Yani Zonguldak Atatürk Heykeli Zonguldak'a özel tasarlanmıştır.
Kaide ve heykel olmak üzere iki bölümden oluşur. Bu anıtta Atatürk, şahlanmış bir at üzerinde, mareşal üniforması ve sırtında peleriniyle, dimdik oturur biçimde betimlenmiştir. Sol eli ile atın dizginlerini sıkıca kavramıştır. Sağ eli pantolonunun cep hizasında durmaktadır.
Lakin, heykelin Zonguldak'a özel simgesi bunlar değildir.

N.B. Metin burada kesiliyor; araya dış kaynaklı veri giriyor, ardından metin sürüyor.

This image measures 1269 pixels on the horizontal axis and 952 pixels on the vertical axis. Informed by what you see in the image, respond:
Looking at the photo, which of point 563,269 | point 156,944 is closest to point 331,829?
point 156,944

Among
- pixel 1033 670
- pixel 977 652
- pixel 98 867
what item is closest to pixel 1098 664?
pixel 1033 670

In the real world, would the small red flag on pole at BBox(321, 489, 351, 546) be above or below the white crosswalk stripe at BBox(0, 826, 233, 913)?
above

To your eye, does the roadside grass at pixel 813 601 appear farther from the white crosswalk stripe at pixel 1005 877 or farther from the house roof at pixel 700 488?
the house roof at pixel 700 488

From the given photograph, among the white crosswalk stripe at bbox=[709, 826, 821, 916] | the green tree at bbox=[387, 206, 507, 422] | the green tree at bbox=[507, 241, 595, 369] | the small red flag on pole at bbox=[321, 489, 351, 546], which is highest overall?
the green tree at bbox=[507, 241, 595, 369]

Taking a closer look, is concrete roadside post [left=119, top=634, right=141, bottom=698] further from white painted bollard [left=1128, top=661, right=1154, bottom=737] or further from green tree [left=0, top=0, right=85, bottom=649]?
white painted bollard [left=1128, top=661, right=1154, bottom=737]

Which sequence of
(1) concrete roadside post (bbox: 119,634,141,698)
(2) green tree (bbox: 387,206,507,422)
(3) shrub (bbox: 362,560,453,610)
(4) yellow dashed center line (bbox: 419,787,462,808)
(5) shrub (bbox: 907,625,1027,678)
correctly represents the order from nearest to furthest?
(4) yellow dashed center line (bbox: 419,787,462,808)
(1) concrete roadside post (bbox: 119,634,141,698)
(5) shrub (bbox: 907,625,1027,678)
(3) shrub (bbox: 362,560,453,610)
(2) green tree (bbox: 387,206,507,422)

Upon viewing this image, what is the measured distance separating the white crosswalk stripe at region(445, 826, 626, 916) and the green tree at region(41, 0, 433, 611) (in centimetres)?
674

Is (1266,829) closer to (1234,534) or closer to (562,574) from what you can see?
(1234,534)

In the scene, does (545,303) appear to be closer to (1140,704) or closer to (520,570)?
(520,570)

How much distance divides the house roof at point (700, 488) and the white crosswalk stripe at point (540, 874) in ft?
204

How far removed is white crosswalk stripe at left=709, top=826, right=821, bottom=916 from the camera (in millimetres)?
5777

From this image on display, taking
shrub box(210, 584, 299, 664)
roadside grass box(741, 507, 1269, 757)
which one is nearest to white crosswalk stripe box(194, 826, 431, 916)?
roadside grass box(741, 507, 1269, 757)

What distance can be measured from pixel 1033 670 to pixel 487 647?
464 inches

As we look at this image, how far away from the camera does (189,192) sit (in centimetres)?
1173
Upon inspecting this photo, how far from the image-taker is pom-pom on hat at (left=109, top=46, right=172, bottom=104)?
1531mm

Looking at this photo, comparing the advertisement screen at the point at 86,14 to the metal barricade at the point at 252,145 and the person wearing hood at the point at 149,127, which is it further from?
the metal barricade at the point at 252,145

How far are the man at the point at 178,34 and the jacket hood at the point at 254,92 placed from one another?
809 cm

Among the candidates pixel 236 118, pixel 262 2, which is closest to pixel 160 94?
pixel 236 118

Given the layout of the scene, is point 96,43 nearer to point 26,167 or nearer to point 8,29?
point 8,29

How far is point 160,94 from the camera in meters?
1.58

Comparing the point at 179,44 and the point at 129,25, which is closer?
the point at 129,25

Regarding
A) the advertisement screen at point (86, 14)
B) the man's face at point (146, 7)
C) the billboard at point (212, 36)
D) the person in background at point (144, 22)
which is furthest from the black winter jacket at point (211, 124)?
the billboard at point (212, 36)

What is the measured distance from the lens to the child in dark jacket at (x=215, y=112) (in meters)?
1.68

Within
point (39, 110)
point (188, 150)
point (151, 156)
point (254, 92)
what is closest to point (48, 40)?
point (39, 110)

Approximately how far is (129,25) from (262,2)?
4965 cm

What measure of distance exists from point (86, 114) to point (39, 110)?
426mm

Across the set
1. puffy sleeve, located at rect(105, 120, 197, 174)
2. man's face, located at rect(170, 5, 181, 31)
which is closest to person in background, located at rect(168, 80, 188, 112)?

Heykelin bambaşka şifresi daha vardır.
Atlar, tarihler boyunca at üstünde var olan milletimizin simgelerindendir . O sebeple, Zonguldak'taki atın figürüne de bu şekilde bakmak gerek.
Zonguldak'taki heykelde at; tıpkı Samsun'daki gibi arka iki ayak üstüne oturmuş , sol ön ayağı havada; sağ ön ayak ise bir taşın üstündedir.
Zonguldak'a özel yapılmış heykeldeki bu taş, sıradan bir taş olabilir mi !
Bu taş, taşkömürüdür.
Ne demiştim ! At burada memleket, ulus, halk, Türk milletini simgeler ;
Atın taşkömürü üzerine basarak şahlanışı ,bu milletin yeniden ayağa kalkışını, Zonguldak'tan çıkartılan kömürle yapıldığı anlamı taşır.
Zonguldak haricinde hiç bir yerde, Atatürk heykellerinde at figürü ,herhangi bir taşın üzerine basmaz.
Zaten taşkömürü de Zonguldak'tan başka yerde çıkmaz.
Son Söz: Atatürk heykellerine saldıranlar ya provokatör, ya ruhsuz ya da zır cahildir.